I'm rather intrigued that you think the idea that people might be non-left yet still be interested in 1. and 3. intriguing. Or perhaps I mean I find it depressing - have you really not encountered non-lefties who favoured debt forgiveness, for instance?
Posted by: Luis_enrique | February 13, 2007 at 11:58 AM
Thanks for the link, Chris.
Meh,
Some variants of Rothbardianism offer a model of free market liberalization that would be pretty unfriendly to the current form of corporate globalization. Rothbard himself and some of his leftish followers have argued that the only just way of "privatizing" state property is to treat the state's ownership title as invalid and then allow the "vacant" property to be homesteaded by those currently in occupancy: that would mean turning schools and public utilities into consumer cooperatives, and handing state industry over to workers' syndicates, and so forth. And Rothbard was also death on latifundismo and landed oligarchies, and big on "land to the tiller" land reforms on Lockean principles, when land titles were based on quasi-feudal grants. And of course, there's the IP thing. On debt forgiveness, I'm pretty sure radical Rothbardians would consider loans contracted through the World Bank to be odious.
dearieme,
You seem to be defining the left in terms of the objectionable characteristics of parts of the left. And when someone refers to libertarian and decentralist elements of the left that don't share these characteristics, you eliminate them tautologically by defining them out of existence. There is a considerable segment of the left, Proudhonian and cooperativist--a "recessive strain," as one of the editors of Radical Technology put it, that shows itself only "when the dominant strain of Lenin and Harold Wilson is occupied elsewhere."

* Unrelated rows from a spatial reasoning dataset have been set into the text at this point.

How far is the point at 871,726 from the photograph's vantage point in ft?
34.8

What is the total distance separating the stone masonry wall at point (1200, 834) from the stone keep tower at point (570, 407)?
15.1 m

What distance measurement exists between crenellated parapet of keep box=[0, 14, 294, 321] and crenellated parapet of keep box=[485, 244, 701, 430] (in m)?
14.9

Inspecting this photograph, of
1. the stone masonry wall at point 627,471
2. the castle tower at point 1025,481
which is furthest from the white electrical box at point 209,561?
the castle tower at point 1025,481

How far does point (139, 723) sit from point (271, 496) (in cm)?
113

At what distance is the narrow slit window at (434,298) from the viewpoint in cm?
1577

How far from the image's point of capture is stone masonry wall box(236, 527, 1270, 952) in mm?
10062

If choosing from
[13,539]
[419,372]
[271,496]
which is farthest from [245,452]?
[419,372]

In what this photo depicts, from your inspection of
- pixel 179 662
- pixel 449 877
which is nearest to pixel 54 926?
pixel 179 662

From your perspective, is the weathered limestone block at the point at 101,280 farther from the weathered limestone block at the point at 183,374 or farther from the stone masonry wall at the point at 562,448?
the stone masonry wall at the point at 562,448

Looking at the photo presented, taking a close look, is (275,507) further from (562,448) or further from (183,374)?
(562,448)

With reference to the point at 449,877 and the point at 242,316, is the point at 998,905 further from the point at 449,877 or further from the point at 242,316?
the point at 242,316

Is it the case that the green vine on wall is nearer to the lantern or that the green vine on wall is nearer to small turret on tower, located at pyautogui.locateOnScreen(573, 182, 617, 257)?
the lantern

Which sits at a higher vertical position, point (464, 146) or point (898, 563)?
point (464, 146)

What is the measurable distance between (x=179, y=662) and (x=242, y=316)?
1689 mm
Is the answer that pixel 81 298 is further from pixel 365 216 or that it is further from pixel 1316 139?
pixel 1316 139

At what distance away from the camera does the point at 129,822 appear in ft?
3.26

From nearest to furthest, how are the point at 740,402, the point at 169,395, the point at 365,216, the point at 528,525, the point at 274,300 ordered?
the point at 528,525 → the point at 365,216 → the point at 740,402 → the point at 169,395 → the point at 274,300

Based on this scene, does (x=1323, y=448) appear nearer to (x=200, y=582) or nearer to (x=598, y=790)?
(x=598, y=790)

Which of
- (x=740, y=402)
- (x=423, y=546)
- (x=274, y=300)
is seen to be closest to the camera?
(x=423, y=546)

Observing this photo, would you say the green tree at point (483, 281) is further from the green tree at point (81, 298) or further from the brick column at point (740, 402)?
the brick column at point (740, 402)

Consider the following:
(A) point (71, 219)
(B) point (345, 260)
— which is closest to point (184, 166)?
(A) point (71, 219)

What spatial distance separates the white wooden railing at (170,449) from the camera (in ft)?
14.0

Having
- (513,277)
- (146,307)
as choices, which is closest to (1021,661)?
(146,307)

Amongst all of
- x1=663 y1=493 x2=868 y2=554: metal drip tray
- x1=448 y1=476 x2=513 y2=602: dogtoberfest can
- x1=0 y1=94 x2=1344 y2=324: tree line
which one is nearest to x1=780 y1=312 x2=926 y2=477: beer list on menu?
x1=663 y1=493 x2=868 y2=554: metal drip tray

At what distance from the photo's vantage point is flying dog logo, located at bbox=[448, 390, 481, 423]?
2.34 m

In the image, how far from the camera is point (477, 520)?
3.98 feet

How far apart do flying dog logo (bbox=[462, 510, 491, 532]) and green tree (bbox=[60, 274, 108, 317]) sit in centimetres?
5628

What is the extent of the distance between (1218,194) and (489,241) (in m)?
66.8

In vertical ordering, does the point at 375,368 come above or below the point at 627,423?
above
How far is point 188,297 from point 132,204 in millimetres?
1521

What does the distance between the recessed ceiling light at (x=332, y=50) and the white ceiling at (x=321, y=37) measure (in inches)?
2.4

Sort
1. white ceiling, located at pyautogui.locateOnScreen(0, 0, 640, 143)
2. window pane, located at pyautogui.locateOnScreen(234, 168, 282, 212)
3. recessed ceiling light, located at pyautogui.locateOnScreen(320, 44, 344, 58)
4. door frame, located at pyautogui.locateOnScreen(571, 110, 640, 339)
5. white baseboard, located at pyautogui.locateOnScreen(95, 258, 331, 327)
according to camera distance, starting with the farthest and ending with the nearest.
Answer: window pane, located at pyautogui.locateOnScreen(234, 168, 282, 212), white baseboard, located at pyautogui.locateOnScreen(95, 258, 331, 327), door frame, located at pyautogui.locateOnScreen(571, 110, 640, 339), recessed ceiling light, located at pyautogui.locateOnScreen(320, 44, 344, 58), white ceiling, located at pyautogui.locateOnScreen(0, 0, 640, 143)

Such libertarian elements may be, as Luis Enrique says, "esoteric and marginal." But they're probably more reflective of the historical roots of the socialist and workers' movement in the early 19th century, which was largely cooperativist and included large free market strands like Hodgskin and the American individualist anarchists. The Georgists, of all variants, can also be seen as a direct outgrowth of this cultural strand of the nineteenth century left. This older left was largely crowded out by Leninist and Fabian authoritarianism, true enough. But it's always lurked in the background, and the end of Soviet-model state socialism may have cleared away the weeds for it to grow again.
There's reason for hope. Even on the conventional social democratic left, there's a surge of experimentation with market prices and cost internalization as a solution to the ills of corporate capitalism, and a move away from the Art Schlesinger rhetoric about "laissez-faire" to the statist reality of corporate welfare. Among the Greens, there is a strong affinity for market solutions like "taxing bads not goods" and taxing unearned wealth (like land rent) rather than labor.